Yes, the correlation between Duck Dynasty and Trump support is the strongest of any of the 50 television shows they tracked, linking Facebook likes to different regions of the country.
And it initially seems to make sense that a show like Duck Dynasty finds few fans in urban centers like New York or Los Angeles. The Robertson family embarks on some truly colloquial quests, such as frog hunting, featured in an episode that refuses to leave my brain’s memory files. The bug life in central Texas unnerved me enough; how anyone survives the swampy reality of Louisiana on a frog hunt remains a profound mystery, one which I have no intention of solving.
Yet allow me to argue a bit with the premise of the New York Times here. Because it shows a sort of stunning lack of intellectual curiosity, that we Americans are falling so predictably into cultural camps of belonging.
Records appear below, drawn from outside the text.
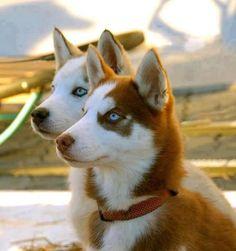 #husky #dog #wolf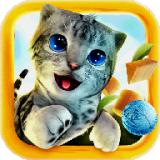 猫咪汗蒸馆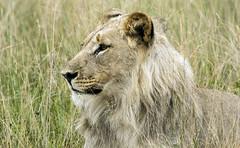 The King (paul.ralphs) Tags: lion nature safari africa cat bigfive gamereserve grass bigcat wildlife canon canon7d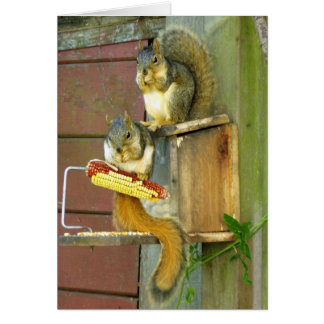 Squirrel friends cards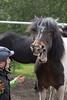Icelandic horse humor
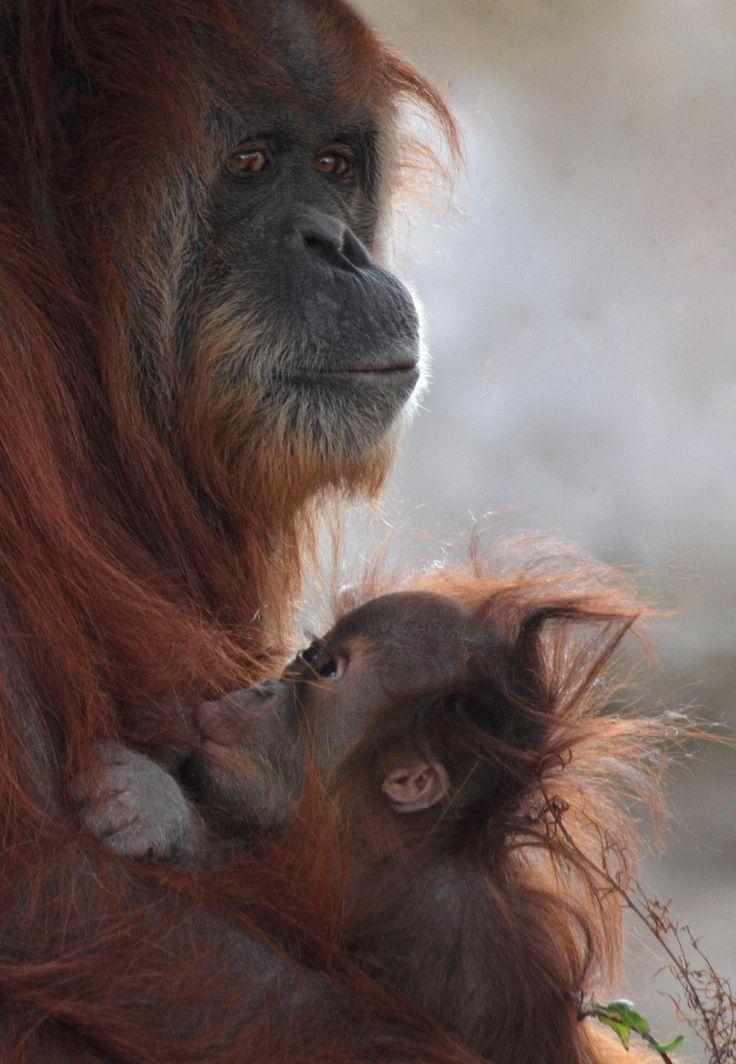 Image result for baby orangutan nursing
For instance: I could just as easily argue that New Yorkers should be the most enamored of Duck Dynasty, since it represents a foreign lifestyle within their own country’s borders. After all, aren’t we supposed to be interested in the unique and exotic? What could be more of both than an extended family who espouses fidelity to fundamentalist Christian beliefs, who rides airboats by night to hunt alligators, and who wears camouflage suits to work every day? To a Manhattan dweller, this must by definition be unfathomable… and fascinating.
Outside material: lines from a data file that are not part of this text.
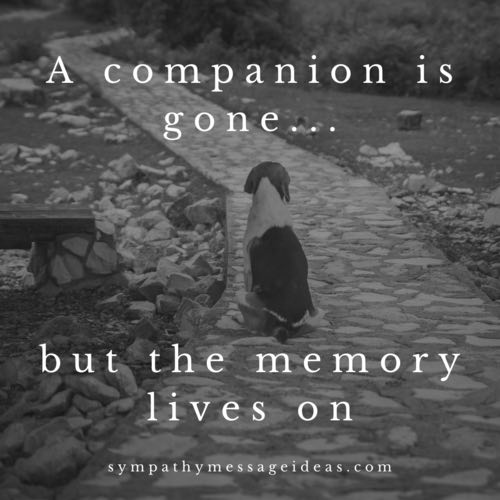 in loving memory dog quote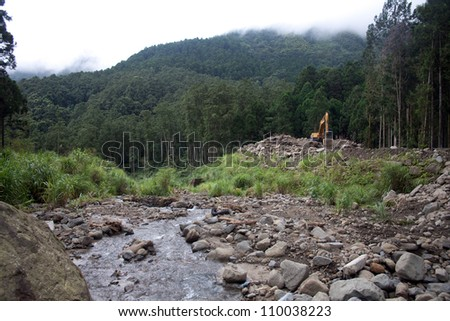 destruction of forests and environmental - stock photo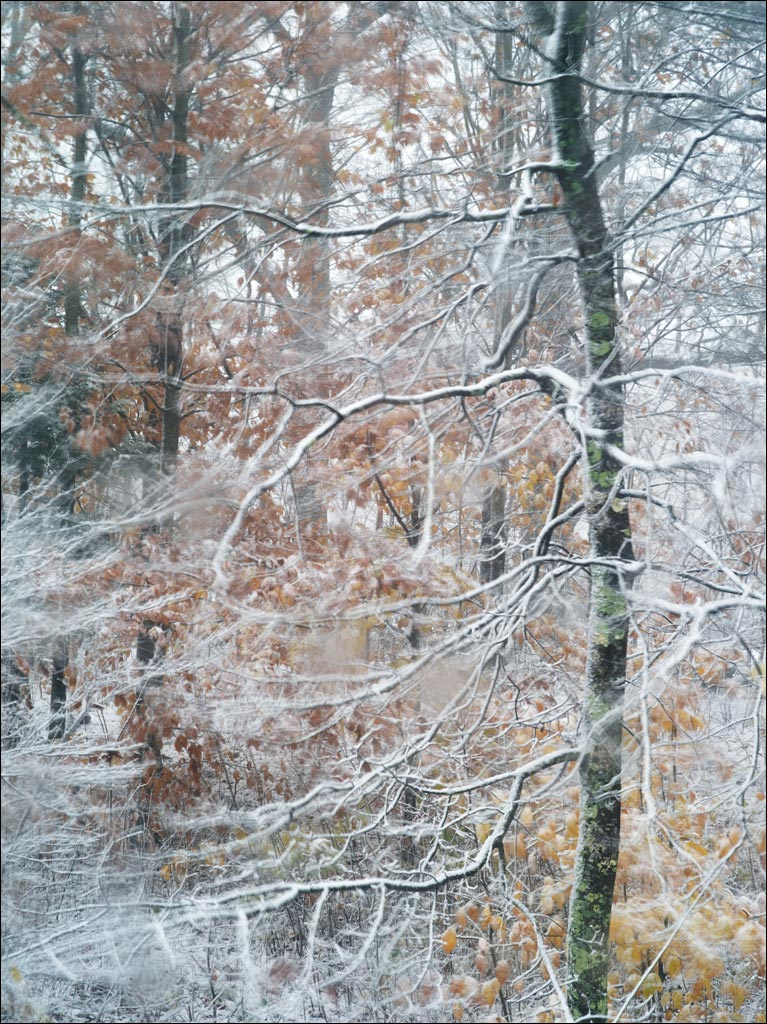 our_forest_first_snow_2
Yet instead, the very existence of a show like Duck Dynasty is anathema to many city folks. It’s an embarrassment, worthy of ridicule and derision. (I am intentionally putting aside here the controversial statements of Phil Robertson, which were not a part of the show. Obviously, those are problematic in their own right.)
Having actually watched the show, I admit that I cannot relate to the Robertson lifestyle. But I can also say that it is not a worthless one. I can say that peeking in on a totally different way of getting on in life was perhaps good for me. And it would be good for my coastal friends, too.
Because we are all, actually and truly, in this together. We are. We’re in this country together, we’re on this planet together. And we’re not going to be getting any other choice in the matter.
In the same way, I wish more rural Americans would watch Modern Family or The Daily Show, two of the most popular programs in urban areas. If we could try to understand the perspective of the other side, we might find there’s more common ground between us. Or at least, maybe we'd start moving in that direction.
So I hope that readers will not see in the New York Times article only further proof of the “rightness” of their own preferences. Watching Duck Dynasty doesn’t turn one into a Trump supporter, any more than watching The Daily Show makes you an automatic Clinton roadie.
But maybe if these are the only shows we let ourselves view, if we allow ourselves to live in bubbles of our own construction, then we are that easily predictable.
Or perhaps it is more accurate to say, we become that easily manipulated.